*WHAT THE EXERCISE ASKS*:
Please rewrite each line of the listing below, replacing "furthest" with "farthest" and changing nothing else. Omit the pictures from your answer.

*Scene geometry questions*:

□ □ □

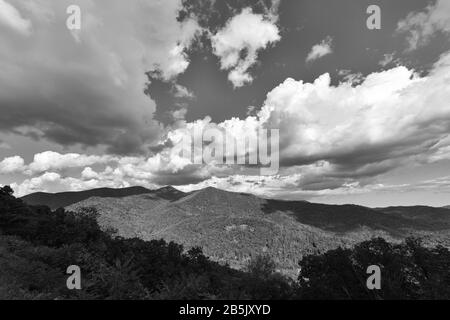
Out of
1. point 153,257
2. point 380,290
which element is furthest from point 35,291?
point 380,290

□ □ □

*IN RESPONSE*:
Out of
1. point 153,257
2. point 380,290
which element is farthest from point 35,291?
point 380,290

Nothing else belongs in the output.